Southwest Airlines executives met Monday before Christmas to plan for Winter Storm Elliot.
Southwest Headquarters began cancelling flights ahead of the storm the next day after internal debate and alerting the pilots’ union.
Customers at these airports were initially advised to check for flight disruptions. Airports began to multiply.
The airline canceled hundreds of flights. When the winter storm developed, the call proved worthwhile—in hindsight, they didn’t go far enough. But, the idea that they could handle cancellations early enough for customers to change arrangements and staff to reposition for other routings proved fatally incorrect.
You know the rest: temperatures fell, Denver thermometers dropped 37 degrees in one hour, failed travel plans disrupted holidays, 5,700 flights nationwide were canceled before Christmas, and Southwest collapsed as other carriers struggled.
into trouble, cancelling over 17,000 flights and losing $825 million in the final ten days of the year.
The meltdown was unprecedented. Others blamed the storm, the carrier’s point-to-point strategy, or the company’s culture. As the heated takes cooled, a less interesting culprit emerged, one that’s not unique to Southwest and more of an industry problem than a bug.
The collapse was Southwest’s largest, but it wasn’t the first. Southwest’s breakdown was triggered by winter Storm Elliot, not caused by it. Southwest collapsed because to legacy. Southwest pioneered low-cost business models with short turnarounds and point-to-point route networks.
Southwest flights start in San Diego, then head to Sacramento, Colorado, and Nashville before ending in Tampa. Southwest became the sixth biggest airline by leveraging this niche by offering non-stop flights while competitors only had one-stops. This technique is efficient in ideal conditions, but delays and cancellations make it a liability. Pilots time out, crews miss their nighttime destination, and planes aren’t ready for the next day’s flights.
Weather and unpredictable events constantly exist. Southwest uses GE Aeronautics SkySolver for these circumstances. In SkySolver’s brochure, its algorithms will perform flight schedule modifications and cancellations, aircraft routing and equipment swaps, and crew assignments and pairing.
That means that if a developing storm rolls over Denver and causes Southwest to cancel this inbound flight from Sacramento due to the risk that the plane and crew will stay grounded by the weather, it would call on SkySolver to effectively stem the bleeding and ensure that problems don’t cascade to the rest of the routing. SkySolver may send this jet on a passenger-less deadhead to Nashville, where the crew might clock out and hand the plane over to the next.

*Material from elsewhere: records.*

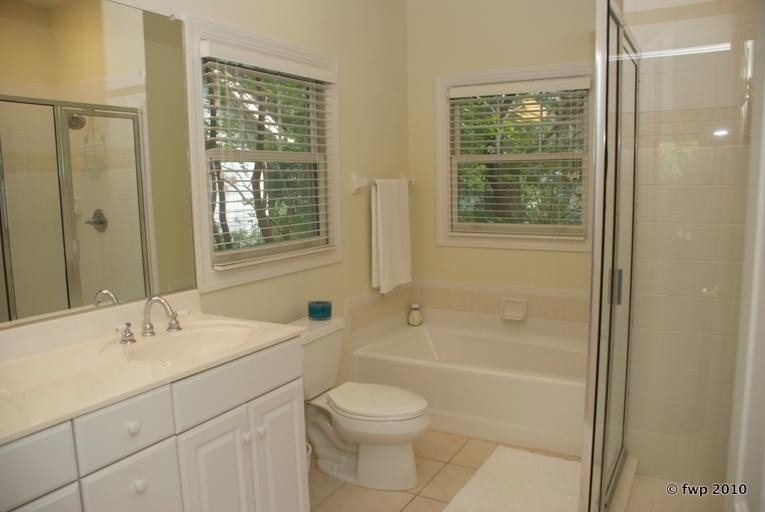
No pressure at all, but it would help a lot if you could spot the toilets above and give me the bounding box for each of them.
[288,315,429,492]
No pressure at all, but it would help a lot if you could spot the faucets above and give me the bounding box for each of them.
[93,288,118,306]
[142,295,182,337]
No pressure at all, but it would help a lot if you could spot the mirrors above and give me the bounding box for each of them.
[1,2,200,329]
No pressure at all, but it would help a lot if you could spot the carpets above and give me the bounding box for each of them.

Of course, that’s just the beginning: although finding the best cost-effective solution for this routing is straightforward, it gets orders of magnitude more difficult when considering the hundreds of additional Southwest planes going through. Like, where to move this 737 that would have been flying in and out of Denver all day that has space for the plane and can start services the next morning?
What about this 737 that’s flying between cities in the storm’s route and might be caught in a snowed-in airport? How to fly the later legs of this route when the plane planned to run it won’t leave Denver that morning? SkySolver can cancel 300 batches in 20 minutes, however it has limits.

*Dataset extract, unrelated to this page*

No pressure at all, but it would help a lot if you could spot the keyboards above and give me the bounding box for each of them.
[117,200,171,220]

Under a static baseline, it solves cancellations. If half of Denver’s flights are canceled, SkySolver has to know that the Sacramento-to-Denver trip has been canceled. If it doesn’t, or if the flight is canceled while the system is running, SkySolver’s solutions become less feasible, necessitating re-runs or manual intervention. Second, data input limits SkySolver. Southwest’s Baker tool provides some of these data. The Baker reroutes planes and people after delays and cancellations, then SkySolver receives the data. Crew information—available, who’s where, when, and how long until they’re timed out—is crucially missing from The Baker’s data.
Southwest’s solver’s limits combined as the storm progressed and cancellations surged, causing a catastrophic spiral. Algorithms without pilots and attendants produced viable answers. As it became clear that these planes had just half a crew near to departure time, SkySolver’s baseline assumptions changed, and everything collapsed.
The software’s blind spot turned the predicted challenges of a winter storm—hundreds of flights canceled at least 24 hours out on the 20th and 21st—into a full-blown crisis where Southwest’s tools compounded issues that it then sought to repair, only to worsen them more. Through Christmas, cancellations occurred closer and closer to departure times as pilots arrived to planes with no flight attendants, while planes with no passengers dead headed on circular, nonsensical routings like this as the software panicked, positioning and repositioning planes only to time out and get stuck again.
Southwest went manual, training volunteer headquarters workers to handle pilot and flight attendant paperwork and preparing for a hard reset. Southwest canceled 10,700 flights in the four days after Christmas because it neglected to resolve a known weakness.
They overburdened and complicated a vulnerable IT infrastructure that everyone recognized required an update.
When the calendar turned, Southwest stabilized, and more details about the breakdown emerged, a new meltdown took center stage. The FAA ordered a nationwide ground stop. For the first time since 9/11, American commercial aviation came to a total halt for 90 minutes when a software upgrade went wrong, forcing pre-flight safety messages to be sent manually until they could no longer keep up with the morning rush of aircraft.
Then the cycle began again: disgruntled consumers, irate journalists, and promises that the outdated technology that everyone knew would fail would be looked into. And this tendency didn’t start with Southwest, either. IT meltdowns attacked British Airways in 2017, then in 2019, then again in 2022; they led Delta to postpone hundreds of flights in 2016 and 2017; they drove American Airlines to cancel over 1,000 regional flights in 2018.
All said they’d do better the next time and yet all still rely on outdated, over-stretched IT systems that were never designed to handle the volume of industry growth in the decades since their initial development. But the problems of old, over-stacked IT systems don’t stop with the backend: while customer-facing systems might look good on the surface, the most important one, the very system that makes it all possible was created as close in time to the Wright Brothers’ first flight as to today.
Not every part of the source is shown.